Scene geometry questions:

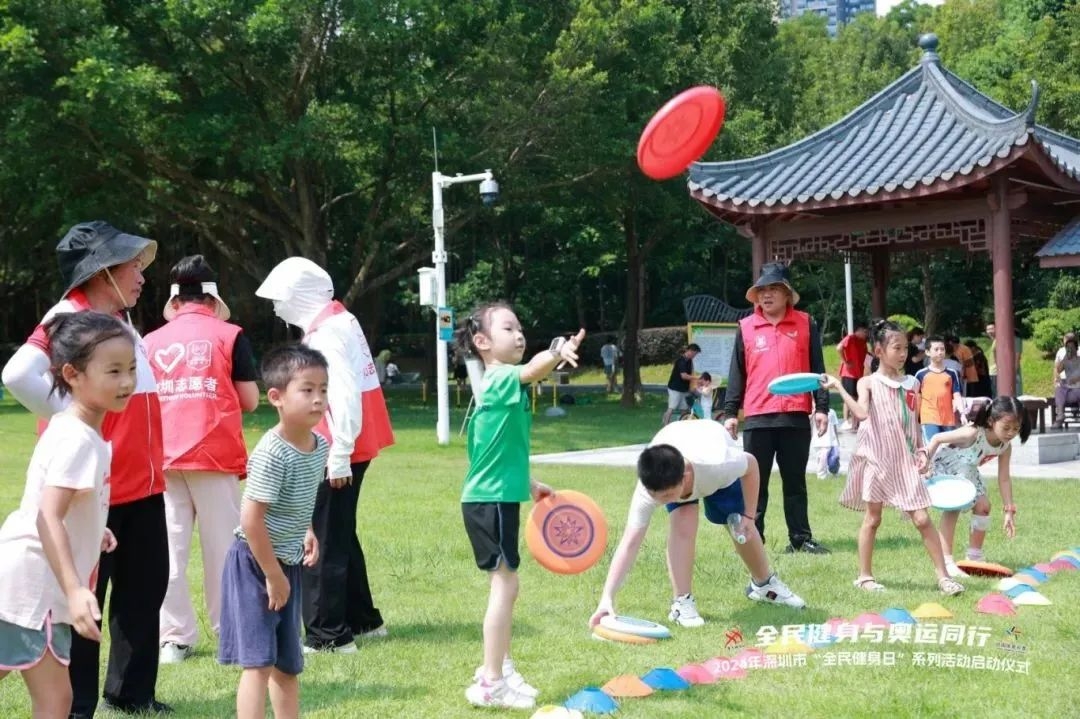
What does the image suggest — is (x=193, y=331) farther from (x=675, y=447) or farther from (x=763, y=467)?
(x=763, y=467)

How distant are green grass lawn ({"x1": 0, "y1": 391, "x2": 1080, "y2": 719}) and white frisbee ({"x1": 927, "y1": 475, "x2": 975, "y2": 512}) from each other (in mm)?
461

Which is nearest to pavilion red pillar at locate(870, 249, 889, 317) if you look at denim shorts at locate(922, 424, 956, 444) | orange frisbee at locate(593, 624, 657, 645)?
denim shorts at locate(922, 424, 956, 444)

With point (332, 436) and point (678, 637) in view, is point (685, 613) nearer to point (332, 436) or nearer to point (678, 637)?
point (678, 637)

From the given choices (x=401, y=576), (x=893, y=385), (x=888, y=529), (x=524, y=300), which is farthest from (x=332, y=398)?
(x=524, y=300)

• [WRITTEN REQUEST] Quote every line of the data above word for word, leaving out the picture.

• [EXERCISE SOLUTION]
What does the image suggest — is (x=193, y=331) farther from (x=675, y=447) or farther from (x=763, y=467)?
(x=763, y=467)

How distant are green grass lawn ({"x1": 0, "y1": 391, "x2": 1080, "y2": 719}) and white frisbee ({"x1": 927, "y1": 475, "x2": 975, "y2": 512}) from each other (in mm)?
461

Which is nearest to pavilion red pillar at locate(870, 249, 889, 317) if you look at denim shorts at locate(922, 424, 956, 444) | orange frisbee at locate(593, 624, 657, 645)?
denim shorts at locate(922, 424, 956, 444)

With point (332, 436) and point (678, 637) in view, is point (685, 613) nearer to point (332, 436) or nearer to point (678, 637)?
point (678, 637)

From the given choices (x=401, y=576), (x=893, y=385), (x=888, y=529), (x=524, y=300), which is farthest from (x=332, y=398)?
(x=524, y=300)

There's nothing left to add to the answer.